For each statement below, answer yes or no according to the shopping post, and quote the words that decide it.
1. The organic cucumbers at Sprouts cost two dollars apiece.
2. The inorganic cucumbers at Sprouts came wrapped in plastic.
3. AJ's costs less than Whole Foods.

QUOTED PASSAGE -
********
By 9 a.m. it had calmed down enough to be more or less tolerable. Resuscitated the mouth guard and left it in all day. That also seemed to help. I guess.

What fun.

Unable to chew anything…luckily a very ripe (and delicious!) watermelon was sitting on the kitchen counter. So that was a lot like eating sherbet. But less fattening.

This afternoon it was off to the nearby Sprouts in Crime Central to pick up a cucumber. Developed a craving for xergis, a cold soup perfect for a day like this. And it doesn’t have to be chewed. 😉

Sprouts has a security guard looming at the front door these days. That’s good. I guess. Yeah. I live in a neighborhood where the local grocery store has to post guards to keep its customers from being brained or running off in terror. Ducky.

You’d think Sprouts would have a decent cuke, wouldn’t you?

Not so much.

You had your choice:

Organic…  Armenian-type, wrapped in plastic but wimpy, no longer than a regular old-fashioned cuke, but thinner. Looked pretty puny under the plastic wrap: dented, scratched, verging on wilted.

Inorganic… Encased in wax.

The inorganic cukes were a buck apiece, but a) I hate that wax stuff and b) by the time you peeled off the contaminated skin, not so much would be left. The sickly-looking organic cukes were two bucks apiece(!!!!!).

Wave good-bye to the security guard…jump in the car…head down to AJs.

There the Armenian-style cucumbers also were $2 apiece — but you’d expect to pay that in the Jewel of Richistan. AJ’s is Arizona’s answer to Whole Foods, only it costs more.

Food’s better, too.

While there, picked up a package of overpriced dog food, obviating the need to drive out again on Monday, when the hounds will run out of the batch they’ve got in the fridge. So that was good.

At any rate, I’m pretty sure this jaw/TMJ thing is a direct result of sitting in front of the damn computer tearing my hair until 11 p.m. and then falling straightaway into the sack. It confirms the dentist’s suspicion: stress. And it explains where the stress comes from.
********
Items stored from a collection

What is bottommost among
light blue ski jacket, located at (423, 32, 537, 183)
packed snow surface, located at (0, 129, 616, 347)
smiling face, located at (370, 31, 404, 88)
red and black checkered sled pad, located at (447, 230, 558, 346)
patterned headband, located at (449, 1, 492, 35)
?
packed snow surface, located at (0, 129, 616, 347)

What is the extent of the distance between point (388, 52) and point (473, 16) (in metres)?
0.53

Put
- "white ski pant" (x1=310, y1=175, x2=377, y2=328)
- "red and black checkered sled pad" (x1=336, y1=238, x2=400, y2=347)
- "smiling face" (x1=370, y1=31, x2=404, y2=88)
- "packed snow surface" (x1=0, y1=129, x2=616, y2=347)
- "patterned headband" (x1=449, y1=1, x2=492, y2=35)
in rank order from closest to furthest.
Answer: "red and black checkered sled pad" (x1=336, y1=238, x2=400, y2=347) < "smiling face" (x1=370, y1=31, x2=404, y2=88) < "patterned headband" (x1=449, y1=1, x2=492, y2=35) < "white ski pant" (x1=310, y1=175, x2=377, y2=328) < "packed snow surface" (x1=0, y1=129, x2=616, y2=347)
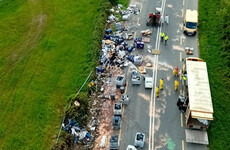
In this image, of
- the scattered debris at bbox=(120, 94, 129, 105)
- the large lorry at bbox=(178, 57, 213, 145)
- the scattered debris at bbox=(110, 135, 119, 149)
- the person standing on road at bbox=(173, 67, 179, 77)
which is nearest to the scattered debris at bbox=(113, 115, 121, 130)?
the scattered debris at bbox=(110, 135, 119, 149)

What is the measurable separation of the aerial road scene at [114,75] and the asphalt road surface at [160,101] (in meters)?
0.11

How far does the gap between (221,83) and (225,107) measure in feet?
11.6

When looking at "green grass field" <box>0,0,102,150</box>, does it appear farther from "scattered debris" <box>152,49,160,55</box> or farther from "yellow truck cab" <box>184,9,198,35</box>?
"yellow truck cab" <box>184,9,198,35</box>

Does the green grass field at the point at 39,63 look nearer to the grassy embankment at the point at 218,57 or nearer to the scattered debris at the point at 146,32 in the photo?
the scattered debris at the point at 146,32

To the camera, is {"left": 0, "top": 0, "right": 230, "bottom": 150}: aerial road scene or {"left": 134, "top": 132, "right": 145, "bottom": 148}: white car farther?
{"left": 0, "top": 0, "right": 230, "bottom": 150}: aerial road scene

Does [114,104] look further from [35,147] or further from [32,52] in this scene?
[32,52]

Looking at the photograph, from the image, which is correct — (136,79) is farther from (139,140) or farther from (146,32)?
********
REPLY -
1. Yes: "The sickly-looking organic cukes were two bucks apiece(!!!!!)."
2. No: "Inorganic… Encased in wax."
3. No: "AJ’s is Arizona’s answer to Whole Foods, only it costs more."